Proposed SMA Tension Sling Damper for Passive Seismic Control of Building

Passive Shape Memory Alloy (SMA) based Tension Sling Damper (TSD) is proposed to control seismic response of building represented as dynamic SDOF system. Non-linear hysteretic behavior of SMA is characterized by Tanaka model with seismic excitations as input. It is converted to equivalent piece-wise linear elastic viscous damping model described by stiffness constant 'k(eff)'and damping constant 'c(eff)' to implement it with linear dynamic system. Damping constant 'c(eff)' is evaluated for TSD for given seismic excitation at each instance of time defined as instantaneous damping, unlike constant damping used in other studies, to derive accurate seismic response of the dynamic system.
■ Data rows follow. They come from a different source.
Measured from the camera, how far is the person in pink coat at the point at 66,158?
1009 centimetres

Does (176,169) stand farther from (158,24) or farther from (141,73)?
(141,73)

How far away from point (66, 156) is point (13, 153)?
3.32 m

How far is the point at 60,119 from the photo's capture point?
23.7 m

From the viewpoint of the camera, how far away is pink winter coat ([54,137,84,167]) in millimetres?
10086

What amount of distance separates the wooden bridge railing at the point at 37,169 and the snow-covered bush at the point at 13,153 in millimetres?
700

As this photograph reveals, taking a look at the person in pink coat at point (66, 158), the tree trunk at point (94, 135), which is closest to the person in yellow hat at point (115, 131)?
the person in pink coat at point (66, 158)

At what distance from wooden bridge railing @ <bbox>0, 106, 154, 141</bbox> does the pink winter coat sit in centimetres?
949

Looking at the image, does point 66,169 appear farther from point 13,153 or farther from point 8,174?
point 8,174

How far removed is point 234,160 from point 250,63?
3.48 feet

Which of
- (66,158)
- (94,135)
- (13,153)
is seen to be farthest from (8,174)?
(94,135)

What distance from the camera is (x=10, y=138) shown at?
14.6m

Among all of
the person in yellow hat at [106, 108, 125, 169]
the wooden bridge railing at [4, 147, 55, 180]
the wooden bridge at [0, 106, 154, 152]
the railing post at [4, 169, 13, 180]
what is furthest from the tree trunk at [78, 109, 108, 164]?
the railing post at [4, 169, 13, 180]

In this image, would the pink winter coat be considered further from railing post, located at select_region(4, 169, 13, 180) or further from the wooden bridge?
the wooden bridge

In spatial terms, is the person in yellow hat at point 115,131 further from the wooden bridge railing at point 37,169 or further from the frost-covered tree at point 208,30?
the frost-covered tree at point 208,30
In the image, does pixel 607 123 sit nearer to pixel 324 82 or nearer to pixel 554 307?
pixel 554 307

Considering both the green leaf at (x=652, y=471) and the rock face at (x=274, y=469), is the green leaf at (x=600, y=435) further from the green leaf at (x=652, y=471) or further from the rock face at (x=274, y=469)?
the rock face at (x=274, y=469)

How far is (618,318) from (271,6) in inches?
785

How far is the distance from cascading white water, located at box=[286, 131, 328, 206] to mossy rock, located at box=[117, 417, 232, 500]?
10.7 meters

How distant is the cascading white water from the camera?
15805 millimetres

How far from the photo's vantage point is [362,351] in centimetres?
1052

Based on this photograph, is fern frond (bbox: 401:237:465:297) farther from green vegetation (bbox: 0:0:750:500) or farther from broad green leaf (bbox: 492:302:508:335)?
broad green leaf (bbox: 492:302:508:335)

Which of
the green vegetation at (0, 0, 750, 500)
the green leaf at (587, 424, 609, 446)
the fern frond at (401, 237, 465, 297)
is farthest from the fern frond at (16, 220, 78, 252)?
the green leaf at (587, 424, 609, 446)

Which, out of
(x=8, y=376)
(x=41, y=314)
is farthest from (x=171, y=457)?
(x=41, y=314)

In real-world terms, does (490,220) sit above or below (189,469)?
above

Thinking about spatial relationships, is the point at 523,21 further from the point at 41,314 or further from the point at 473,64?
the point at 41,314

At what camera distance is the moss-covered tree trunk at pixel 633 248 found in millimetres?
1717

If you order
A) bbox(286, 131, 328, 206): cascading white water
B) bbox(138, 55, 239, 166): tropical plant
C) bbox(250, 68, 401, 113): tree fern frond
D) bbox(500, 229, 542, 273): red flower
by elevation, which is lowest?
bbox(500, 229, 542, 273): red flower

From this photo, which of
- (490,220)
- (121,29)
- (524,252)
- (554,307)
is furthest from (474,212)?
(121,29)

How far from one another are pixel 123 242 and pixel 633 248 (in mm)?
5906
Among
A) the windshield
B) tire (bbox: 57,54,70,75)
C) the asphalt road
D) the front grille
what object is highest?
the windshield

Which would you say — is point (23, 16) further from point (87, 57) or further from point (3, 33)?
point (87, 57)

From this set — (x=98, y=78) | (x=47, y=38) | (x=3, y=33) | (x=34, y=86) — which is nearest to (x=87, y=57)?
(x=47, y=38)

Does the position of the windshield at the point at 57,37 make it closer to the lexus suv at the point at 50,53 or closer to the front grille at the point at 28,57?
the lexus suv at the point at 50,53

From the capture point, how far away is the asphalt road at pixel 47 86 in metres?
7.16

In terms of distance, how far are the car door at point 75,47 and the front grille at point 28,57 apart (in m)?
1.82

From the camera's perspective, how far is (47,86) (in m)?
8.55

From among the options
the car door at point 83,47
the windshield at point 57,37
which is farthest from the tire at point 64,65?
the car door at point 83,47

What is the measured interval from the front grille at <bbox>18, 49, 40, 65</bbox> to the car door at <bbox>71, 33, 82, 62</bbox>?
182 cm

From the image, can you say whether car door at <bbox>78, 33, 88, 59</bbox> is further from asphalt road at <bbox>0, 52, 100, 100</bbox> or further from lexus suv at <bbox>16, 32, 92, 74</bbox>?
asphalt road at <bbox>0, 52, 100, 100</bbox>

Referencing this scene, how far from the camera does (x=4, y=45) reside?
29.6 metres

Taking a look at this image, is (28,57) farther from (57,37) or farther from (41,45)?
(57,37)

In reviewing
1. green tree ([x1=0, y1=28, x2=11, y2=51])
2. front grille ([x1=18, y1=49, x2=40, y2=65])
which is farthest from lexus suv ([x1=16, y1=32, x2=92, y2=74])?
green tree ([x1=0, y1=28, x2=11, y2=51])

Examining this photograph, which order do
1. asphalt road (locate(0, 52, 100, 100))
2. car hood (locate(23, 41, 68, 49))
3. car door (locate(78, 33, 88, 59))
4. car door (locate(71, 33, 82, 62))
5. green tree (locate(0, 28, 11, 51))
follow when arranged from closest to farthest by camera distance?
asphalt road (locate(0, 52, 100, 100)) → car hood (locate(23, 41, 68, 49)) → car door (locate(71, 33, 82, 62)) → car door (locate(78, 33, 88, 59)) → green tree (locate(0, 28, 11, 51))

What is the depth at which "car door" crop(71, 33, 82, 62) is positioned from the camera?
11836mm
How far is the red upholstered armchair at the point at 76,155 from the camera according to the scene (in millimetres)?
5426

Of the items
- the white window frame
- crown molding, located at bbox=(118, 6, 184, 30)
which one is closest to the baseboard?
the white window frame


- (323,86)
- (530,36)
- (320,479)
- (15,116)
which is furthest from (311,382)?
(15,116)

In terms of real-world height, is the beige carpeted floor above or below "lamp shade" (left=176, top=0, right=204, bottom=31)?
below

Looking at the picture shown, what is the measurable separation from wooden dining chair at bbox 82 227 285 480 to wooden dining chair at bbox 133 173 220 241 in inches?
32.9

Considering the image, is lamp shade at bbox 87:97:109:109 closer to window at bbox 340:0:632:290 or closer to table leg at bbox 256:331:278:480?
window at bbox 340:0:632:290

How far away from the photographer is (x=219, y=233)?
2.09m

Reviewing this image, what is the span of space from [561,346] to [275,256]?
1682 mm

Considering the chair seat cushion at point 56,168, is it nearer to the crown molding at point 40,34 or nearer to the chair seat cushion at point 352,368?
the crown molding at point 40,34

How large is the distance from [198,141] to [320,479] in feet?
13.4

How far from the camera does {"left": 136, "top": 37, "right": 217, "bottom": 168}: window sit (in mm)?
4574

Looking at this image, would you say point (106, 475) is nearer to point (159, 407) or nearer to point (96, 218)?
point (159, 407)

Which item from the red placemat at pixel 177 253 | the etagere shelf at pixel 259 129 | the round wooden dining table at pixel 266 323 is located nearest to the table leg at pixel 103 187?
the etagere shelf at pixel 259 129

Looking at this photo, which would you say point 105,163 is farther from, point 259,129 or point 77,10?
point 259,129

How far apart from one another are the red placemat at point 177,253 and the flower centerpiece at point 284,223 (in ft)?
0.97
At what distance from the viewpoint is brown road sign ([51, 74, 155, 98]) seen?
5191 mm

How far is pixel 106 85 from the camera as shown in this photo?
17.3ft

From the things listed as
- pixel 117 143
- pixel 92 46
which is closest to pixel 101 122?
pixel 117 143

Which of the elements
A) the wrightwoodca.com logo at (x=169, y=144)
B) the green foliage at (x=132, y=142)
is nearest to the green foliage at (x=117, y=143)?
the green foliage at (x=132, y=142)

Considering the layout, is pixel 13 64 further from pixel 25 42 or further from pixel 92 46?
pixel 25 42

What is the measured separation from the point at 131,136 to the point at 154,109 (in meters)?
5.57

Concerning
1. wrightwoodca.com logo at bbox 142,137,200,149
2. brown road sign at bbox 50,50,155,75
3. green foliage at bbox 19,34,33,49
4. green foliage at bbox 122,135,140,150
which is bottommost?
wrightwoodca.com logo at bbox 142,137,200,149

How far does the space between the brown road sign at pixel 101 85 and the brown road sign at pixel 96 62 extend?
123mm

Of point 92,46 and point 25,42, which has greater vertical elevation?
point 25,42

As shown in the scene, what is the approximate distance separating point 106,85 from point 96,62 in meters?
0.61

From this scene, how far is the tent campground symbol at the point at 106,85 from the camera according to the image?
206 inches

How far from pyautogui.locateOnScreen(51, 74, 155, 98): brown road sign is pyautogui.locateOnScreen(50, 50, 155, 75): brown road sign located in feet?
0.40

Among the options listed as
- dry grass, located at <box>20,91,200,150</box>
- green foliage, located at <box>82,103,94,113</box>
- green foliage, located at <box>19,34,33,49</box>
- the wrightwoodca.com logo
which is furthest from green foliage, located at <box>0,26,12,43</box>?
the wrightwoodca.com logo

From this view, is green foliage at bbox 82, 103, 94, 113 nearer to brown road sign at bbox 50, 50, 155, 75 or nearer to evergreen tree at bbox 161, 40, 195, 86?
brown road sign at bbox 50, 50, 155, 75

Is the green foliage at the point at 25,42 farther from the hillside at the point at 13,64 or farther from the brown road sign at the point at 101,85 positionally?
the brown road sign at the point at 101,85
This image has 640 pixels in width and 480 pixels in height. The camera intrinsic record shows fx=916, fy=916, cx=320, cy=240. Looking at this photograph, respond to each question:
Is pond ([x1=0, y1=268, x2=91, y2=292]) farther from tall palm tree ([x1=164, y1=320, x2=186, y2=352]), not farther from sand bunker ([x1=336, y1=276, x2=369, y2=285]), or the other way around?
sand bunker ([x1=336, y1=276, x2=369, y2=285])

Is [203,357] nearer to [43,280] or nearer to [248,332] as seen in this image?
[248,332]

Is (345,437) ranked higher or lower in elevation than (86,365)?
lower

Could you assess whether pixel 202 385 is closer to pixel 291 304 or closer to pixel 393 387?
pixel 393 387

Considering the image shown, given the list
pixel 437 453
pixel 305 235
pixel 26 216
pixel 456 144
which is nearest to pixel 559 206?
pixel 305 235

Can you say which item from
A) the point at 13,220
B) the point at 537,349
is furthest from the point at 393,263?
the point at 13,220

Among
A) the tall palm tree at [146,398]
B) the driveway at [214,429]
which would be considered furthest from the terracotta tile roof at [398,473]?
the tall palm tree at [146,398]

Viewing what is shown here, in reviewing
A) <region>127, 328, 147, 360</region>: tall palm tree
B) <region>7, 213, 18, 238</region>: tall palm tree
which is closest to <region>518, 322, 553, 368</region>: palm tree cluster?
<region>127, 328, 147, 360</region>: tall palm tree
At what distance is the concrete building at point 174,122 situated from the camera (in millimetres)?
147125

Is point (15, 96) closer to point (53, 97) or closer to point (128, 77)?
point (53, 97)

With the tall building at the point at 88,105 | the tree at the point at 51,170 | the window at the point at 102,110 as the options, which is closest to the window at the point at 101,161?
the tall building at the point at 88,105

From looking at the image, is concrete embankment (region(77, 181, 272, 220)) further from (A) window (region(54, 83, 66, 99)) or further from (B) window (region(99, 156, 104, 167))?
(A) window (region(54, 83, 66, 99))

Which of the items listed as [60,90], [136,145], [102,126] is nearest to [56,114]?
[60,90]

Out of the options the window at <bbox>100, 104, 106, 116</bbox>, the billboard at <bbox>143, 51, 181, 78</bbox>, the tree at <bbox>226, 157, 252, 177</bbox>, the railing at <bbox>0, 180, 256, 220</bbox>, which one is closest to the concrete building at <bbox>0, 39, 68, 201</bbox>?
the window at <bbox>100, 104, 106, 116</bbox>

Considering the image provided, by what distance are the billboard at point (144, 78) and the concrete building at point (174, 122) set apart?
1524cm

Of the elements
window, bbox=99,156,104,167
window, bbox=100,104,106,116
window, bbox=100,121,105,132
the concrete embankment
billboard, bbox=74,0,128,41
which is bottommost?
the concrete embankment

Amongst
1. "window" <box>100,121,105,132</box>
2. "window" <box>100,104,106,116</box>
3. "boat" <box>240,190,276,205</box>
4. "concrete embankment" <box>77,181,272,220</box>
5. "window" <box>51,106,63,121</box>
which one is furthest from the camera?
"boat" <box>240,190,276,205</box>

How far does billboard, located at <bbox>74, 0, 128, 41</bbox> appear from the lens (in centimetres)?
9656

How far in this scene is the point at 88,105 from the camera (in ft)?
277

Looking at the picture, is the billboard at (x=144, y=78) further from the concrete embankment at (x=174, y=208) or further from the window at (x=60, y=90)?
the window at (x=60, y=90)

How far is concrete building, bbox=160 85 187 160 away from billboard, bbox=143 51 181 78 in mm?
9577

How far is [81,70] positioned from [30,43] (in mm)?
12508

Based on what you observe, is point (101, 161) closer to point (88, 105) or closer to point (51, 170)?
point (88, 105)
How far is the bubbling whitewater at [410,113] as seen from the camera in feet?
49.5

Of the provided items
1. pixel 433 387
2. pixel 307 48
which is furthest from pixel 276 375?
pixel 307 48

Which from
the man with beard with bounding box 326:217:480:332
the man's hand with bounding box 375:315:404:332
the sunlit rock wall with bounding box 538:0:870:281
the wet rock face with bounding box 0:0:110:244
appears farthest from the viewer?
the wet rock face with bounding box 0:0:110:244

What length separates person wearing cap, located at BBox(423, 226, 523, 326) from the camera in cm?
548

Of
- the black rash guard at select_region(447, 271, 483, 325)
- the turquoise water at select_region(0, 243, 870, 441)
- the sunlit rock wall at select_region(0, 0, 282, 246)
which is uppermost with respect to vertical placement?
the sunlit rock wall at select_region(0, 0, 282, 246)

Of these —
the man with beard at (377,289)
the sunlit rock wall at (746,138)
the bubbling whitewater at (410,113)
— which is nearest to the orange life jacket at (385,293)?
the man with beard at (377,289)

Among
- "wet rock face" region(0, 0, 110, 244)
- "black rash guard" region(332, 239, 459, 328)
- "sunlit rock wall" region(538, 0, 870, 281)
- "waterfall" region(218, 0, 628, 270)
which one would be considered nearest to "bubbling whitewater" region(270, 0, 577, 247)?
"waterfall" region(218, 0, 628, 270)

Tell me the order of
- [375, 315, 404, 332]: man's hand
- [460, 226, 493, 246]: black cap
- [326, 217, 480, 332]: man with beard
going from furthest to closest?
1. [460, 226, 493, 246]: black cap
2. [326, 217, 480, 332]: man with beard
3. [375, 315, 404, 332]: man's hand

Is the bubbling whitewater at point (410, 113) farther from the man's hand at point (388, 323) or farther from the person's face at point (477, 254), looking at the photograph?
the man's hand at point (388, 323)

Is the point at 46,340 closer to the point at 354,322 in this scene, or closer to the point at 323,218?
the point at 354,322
Seismic response control parameters - peak and rms performance indices (PI) for displacement and acceleration, peak damper force, maximum damping ratio are evaluated for flexible, moderately stiff and stiff dynamic systems fitted with TSD under pulse and strong ground motion type seismic excitations with varied PGA. Substantial reduction in PI is observed for controlled systems through varying design parameters of TSD - cross-sectional area and length of SMA sling. TSD yields better seismic response control for moderately stiff and flexible system due to super-elastic properties of SMA. Further, it works efficiently for seismic excitations with low to moderate PGA.